Les papiers collés

Dans les toiles cubistes, l'introduction de la lettre typographique s'est inspirée sans doute des inscriptions et des légendes peintes sur les tableaux ou manuscrits anciens. Outre leur valeur d'information, ces légendes constituaient des éléments décoratifs dont la lettre gothique faisait le plus souvent les frais.

Georges Braque(1882-1963) - Le Compotier (papier collé) - 1912 - (0,62 m x 0,45 m)

Londres, Collection D. Cooper

Le Cubisme est inquiet de l'évolution d'une technique dont il n'est pas toujours maître et dont l'inspiration reste souvent aussi mystérieuse qu'exigeante. Cette technique semble s acheminer vers la disparition totale du sujet. L'introduction de la lettre représentera un rappel discret de la forme locale, une manière de réintégrer l'objet dans le tableau. La lettre deviendra un élément plastique réel.

L'idée sera développée quand les artistes incorporeront au tableau de nouveaux éléments tels que le faux bois ou le faux marbre. Ce procédé aura pour but de battre à leur propre jeu l'imitation et le trompe-l'oeil. Mais pour l'instant, il s'agit surtout d'imiter spirituellement l'imitation, et en même temps d'évoquer les apparences pour permettre au tableau de confronter la poésie et la réalité la plus prosaïque. C'est là un moyen de contrôle indispensable à cette certitude que cherchera Braque. Pour peindre le faux bois, on se procurera les peignes qu'utilisent les peintres-décorateurs spécialisés.
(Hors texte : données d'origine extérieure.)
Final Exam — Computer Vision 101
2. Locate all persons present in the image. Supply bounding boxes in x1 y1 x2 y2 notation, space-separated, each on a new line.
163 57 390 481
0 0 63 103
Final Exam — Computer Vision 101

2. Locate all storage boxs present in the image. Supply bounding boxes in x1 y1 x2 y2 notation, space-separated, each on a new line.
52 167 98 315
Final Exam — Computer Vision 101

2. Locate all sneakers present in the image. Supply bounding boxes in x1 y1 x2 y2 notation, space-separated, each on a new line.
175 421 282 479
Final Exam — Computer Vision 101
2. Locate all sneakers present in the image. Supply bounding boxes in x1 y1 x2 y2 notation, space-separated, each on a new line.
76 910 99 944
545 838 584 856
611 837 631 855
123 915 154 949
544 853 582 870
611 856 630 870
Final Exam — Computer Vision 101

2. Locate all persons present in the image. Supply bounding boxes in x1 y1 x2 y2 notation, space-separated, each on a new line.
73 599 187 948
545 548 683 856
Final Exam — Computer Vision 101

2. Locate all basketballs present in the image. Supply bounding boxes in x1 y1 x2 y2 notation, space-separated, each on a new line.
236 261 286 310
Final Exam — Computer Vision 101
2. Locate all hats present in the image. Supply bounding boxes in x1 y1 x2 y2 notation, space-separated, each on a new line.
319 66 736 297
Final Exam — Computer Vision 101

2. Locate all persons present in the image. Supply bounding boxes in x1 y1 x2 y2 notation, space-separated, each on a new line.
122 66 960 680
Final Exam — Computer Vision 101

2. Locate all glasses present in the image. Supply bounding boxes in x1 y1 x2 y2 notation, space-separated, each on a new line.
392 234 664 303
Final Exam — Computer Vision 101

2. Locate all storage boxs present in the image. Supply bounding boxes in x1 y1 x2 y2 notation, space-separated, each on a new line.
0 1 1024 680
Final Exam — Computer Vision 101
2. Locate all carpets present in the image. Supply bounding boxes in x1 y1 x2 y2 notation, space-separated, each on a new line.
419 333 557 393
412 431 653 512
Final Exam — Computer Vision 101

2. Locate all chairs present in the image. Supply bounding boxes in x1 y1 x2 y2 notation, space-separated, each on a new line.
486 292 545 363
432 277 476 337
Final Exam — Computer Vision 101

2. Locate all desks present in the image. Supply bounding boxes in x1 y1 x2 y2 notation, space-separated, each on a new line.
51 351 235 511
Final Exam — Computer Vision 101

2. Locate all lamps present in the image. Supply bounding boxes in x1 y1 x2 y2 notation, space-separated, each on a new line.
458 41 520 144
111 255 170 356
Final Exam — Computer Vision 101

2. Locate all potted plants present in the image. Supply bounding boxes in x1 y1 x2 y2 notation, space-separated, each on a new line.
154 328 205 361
Georges Braque(1882-1963) - Femme à la guitare - 1913 - (1,28 m x 0,73 m)

Paris, collection privée

Cependant, une synthèse de ces intentions sera réalisée d'une façon plus complète avec ce qu'on appellera les "papiers collés ". La composition sera généralement exécutée sur papier à dessiner et comportera, comme en surimpression, des fragments de papiers imprimés, colorés ou décoratifs. Le découpage de ces papiers, qui seront accompagnés ou surchargés de traits ou de couches de crayon, de gouache ou d'encre, se fera selon les procédés de la peinture proprement dite. Nulle intention fantaisiste ou humoristique. Au contraire, ces papiers collés répondront toujours à l'idée d'introduire dans le tableau des motifs réels, mais destinés eux aussi à signifier, par confrontation, leur valeur lyriquement plastique en la soumettant à l'épreuve de la réalité: "Autre chose est de voir, autre chose est de peindre", avait encore dit Picasso. Et les expériences des papiers collés constitueront surtout des tests propres à confirmer la légitimité d'aspirations lyriques dont on était rien moins que sûr. Les papiers collés proposaient des essais, sans doute, mais surtout des résumés, des condensés où les éléments connus du papier seraient assimilés à des expériences toutes faites; thème dont le Surréalisme, quelque dix ans plus tard, tirera des données lyriques d'une portée toute nouvelle.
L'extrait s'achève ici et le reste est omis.